You can also get information on the hostnames, hosts, item names, item types, and errors. You can categorize the problems as SNMP problems, shell problems such as wrong paths, and see how often certain problems happen and what hosts are assigned to what templates and host groups, and so on. This information may also be aggregated or correlated with information from UCMDB.
More data
More fun than having data within a data analytics platform has more data.
- Indexing the Zabbix Server / Proxy Logs logs, categorizing events to identify availability issues, item problems, preprocessing problems, housekeepers statistics, etc.
- A module to fetch information from Zabbix (item, host, trigger) in real-time.
- Gathering metrics (History / Trends data) directly from Zabbix in real-time without the need to store these metrics in any place other than the Zabbix database. We can still use the data for graphing, correlations, calculations, etc.
- Onboarding the Zabbix problems into Splunk by using the new custom Media types — Webhook.
Custom Media type
- Correlation of the alert logs, which are new and available through the API since Zabbix 5.0.
- Working on the queue items to solve these questions.
Use cases
Zabbix queue
Zabbix queue may be a real headache as you can wait for a Zabbix installation with 20,000-50,000 items for 5 or 10 minutes or even longer.
In this dashboard, the same view is displayed in Zabbix: items are categorized by overtime, item type, proxy, etc. Splunk here offers what Zabbix fails — the history so that you can see the spikes when things have changed dramatically. For instance, when more significant network changes happen, the network slows down, and the queues grow dramatically. You can see whether these queues have gone back down or remained up. This information is complicated to analyze in Zabbix.
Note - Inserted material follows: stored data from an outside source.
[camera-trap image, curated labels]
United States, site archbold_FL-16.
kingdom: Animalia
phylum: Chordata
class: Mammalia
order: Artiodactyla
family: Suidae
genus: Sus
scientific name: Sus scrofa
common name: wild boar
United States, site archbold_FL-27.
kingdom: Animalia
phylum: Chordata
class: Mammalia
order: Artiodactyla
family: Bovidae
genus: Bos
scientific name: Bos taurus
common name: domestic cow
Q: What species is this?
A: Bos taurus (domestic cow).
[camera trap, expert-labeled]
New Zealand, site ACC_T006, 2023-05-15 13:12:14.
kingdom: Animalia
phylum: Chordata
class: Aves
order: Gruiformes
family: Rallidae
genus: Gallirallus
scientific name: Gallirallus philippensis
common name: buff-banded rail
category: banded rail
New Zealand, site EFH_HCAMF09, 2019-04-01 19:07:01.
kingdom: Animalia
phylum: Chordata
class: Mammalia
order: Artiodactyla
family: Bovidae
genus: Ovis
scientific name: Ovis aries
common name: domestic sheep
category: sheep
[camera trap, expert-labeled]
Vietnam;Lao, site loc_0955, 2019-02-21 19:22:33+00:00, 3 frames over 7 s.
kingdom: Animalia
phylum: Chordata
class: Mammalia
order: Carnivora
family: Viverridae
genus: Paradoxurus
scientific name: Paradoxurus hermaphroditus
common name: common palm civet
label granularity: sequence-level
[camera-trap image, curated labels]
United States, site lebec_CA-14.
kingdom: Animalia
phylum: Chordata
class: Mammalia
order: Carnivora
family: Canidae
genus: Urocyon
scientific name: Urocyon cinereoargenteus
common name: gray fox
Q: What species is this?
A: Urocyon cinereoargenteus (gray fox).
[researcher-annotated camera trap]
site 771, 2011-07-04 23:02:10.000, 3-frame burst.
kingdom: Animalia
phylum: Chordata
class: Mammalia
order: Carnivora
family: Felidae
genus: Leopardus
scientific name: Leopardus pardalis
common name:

You can also drill down to see the items correlated with their actual status and the host’s status inside Zabbix. So, you can clearly see, for instance, that an item is on the host that is down or in the queue as it’s not supported and doesn’t get any data.
Here, there is also an Ignore list. So you can get statistics for the remaining items and group them, for instance, by Item type. You can go further and analyze and fix the problems.
Zabbix problems analytics
Zabbix problems dashboard
In this dashboard, Zabbix problems are displayed by system categories. For instance, we can see that over the last 24 hours, Windows caused most of the problems.
Hi Christian,
There is an interest coming from community – where we can follow with the project, may be a GitHub repository? Can you share template (media type including JavaScript) within the blog post?
Hi Christian,
I’m interested in Splunk getting data from Zabbix to analyze agent issues.
I don’t know if you can show me in detail how to configure and set up the connection for Splunk to receive data from Zabbix?